▶ _Direction_
Reproduce word for word the part of the research description below that begins with the words containing "Comm.unity Platform" and ends with "and network services.".

The
main theme of my current research work brings together two of my interests:
- Exploring the intersection between social
dynamics, networking, and artificial intelligence.
- Investigating personal, close vicinity
communications, and giving people tools to interact digitally
with other people and devices around them in a way that is
intuitive and natural.
Comm.unity Platform
Comm.unity is a new platform implementing a wireless,
device-to-device information system that bypasses the need
for any centralized servers, coordination, or
administration. A key feature of this platform is the fact
that it combines knowledge, awareness and learning of the
user's social relationships and integrates this information
into the communication protocols and network services.
Comm.unity is designed to make it work on as many devices as
possible, and with as many different radios as possible (WiFi,
Bluetooth, IR, etc.). It is designed as a platform over
which many different networked applications could be
developed with ease. SnapN'Share and additional applications
in development are intended to be used in upcoming field
studies to collect information about user behavior and their
social interactions, and aid in fine tuning the platform's
learning capabilities.

▶ _Information supplied_
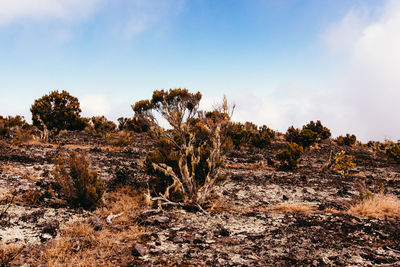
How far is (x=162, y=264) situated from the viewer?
11.6 feet

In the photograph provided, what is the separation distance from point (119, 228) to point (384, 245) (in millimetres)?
4599

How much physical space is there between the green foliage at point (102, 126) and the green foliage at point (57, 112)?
270cm

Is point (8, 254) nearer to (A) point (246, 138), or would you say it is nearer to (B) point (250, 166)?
(B) point (250, 166)

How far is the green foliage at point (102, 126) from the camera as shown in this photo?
23131 millimetres

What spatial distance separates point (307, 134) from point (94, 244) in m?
19.3

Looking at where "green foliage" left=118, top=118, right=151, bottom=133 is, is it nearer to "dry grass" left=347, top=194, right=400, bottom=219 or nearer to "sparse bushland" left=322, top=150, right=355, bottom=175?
"sparse bushland" left=322, top=150, right=355, bottom=175

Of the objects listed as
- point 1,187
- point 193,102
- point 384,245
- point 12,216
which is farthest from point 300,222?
point 1,187

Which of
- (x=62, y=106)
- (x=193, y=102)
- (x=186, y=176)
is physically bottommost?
(x=186, y=176)

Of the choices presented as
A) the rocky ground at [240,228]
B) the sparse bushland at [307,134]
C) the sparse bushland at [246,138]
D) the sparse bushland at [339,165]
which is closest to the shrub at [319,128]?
the sparse bushland at [307,134]

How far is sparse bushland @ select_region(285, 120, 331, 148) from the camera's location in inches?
798

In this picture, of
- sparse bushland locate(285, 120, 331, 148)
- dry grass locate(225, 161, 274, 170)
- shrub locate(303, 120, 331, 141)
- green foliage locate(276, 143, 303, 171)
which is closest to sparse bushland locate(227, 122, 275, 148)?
sparse bushland locate(285, 120, 331, 148)

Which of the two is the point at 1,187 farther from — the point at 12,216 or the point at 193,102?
the point at 193,102

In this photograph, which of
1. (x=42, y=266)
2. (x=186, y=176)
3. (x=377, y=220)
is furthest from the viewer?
(x=186, y=176)

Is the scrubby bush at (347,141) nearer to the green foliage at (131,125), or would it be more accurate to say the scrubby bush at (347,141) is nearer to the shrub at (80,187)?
the green foliage at (131,125)
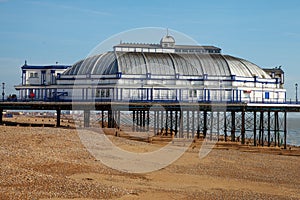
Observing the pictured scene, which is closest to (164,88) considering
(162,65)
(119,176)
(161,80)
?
(161,80)

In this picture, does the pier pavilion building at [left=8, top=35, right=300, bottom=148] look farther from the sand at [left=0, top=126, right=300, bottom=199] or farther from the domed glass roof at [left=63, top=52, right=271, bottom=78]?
the sand at [left=0, top=126, right=300, bottom=199]

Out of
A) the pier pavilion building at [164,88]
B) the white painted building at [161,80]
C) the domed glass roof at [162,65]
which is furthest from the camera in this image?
the domed glass roof at [162,65]

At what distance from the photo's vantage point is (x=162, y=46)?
70250 millimetres

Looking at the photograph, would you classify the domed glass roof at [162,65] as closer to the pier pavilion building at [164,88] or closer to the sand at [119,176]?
the pier pavilion building at [164,88]

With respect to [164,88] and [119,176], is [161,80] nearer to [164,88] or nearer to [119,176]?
[164,88]

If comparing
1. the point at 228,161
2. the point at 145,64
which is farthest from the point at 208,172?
the point at 145,64

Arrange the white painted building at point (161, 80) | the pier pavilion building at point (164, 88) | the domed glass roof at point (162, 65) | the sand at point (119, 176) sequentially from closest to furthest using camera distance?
the sand at point (119, 176), the pier pavilion building at point (164, 88), the white painted building at point (161, 80), the domed glass roof at point (162, 65)

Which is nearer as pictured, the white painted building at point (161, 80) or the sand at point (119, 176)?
the sand at point (119, 176)

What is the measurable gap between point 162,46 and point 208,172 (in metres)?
43.5

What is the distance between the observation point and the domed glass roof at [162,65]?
5644 cm

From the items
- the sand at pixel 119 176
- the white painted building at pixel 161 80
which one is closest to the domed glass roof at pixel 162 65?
the white painted building at pixel 161 80

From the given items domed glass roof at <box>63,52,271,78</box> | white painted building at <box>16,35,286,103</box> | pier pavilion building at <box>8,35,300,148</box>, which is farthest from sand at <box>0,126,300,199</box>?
domed glass roof at <box>63,52,271,78</box>

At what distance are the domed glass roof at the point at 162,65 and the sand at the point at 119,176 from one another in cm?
2063

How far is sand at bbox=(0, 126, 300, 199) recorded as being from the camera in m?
19.1
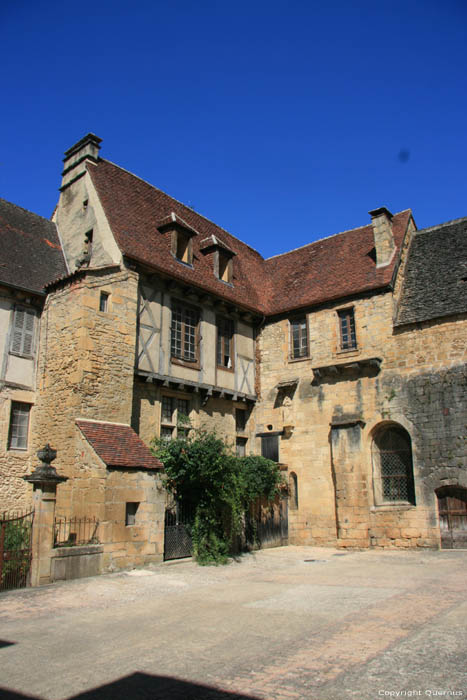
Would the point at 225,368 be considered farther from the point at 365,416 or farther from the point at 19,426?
the point at 19,426

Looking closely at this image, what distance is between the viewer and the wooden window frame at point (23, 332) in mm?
13219

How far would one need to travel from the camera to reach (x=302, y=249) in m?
20.5

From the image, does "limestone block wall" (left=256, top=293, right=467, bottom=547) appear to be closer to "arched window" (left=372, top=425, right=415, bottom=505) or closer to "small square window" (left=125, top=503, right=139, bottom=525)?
"arched window" (left=372, top=425, right=415, bottom=505)

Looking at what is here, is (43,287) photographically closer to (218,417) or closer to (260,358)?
(218,417)

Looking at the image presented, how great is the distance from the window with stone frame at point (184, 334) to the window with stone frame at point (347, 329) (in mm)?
4258

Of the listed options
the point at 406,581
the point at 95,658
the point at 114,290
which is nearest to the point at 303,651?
the point at 95,658

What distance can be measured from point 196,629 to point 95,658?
1410 millimetres

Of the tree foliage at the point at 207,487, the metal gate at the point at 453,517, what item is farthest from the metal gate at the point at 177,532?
the metal gate at the point at 453,517

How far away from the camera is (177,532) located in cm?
1228

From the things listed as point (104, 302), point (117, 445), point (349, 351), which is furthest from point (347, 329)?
point (117, 445)

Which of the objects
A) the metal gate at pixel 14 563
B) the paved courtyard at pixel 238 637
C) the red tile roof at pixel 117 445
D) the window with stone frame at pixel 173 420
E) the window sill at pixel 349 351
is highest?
the window sill at pixel 349 351

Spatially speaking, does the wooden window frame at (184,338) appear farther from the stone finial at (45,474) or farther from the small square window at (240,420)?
the stone finial at (45,474)

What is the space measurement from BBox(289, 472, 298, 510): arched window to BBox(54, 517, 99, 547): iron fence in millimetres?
6964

▶ _Exercise result_
Comm.unity Platform
Comm.unity is a new platform implementing a wireless,
device-to-device information system that bypasses the need
for any centralized servers, coordination, or
administration. A key feature of this platform is the fact
that it combines knowledge, awareness and learning of the
user's social relationships and integrates this information
into the communication protocols and network services.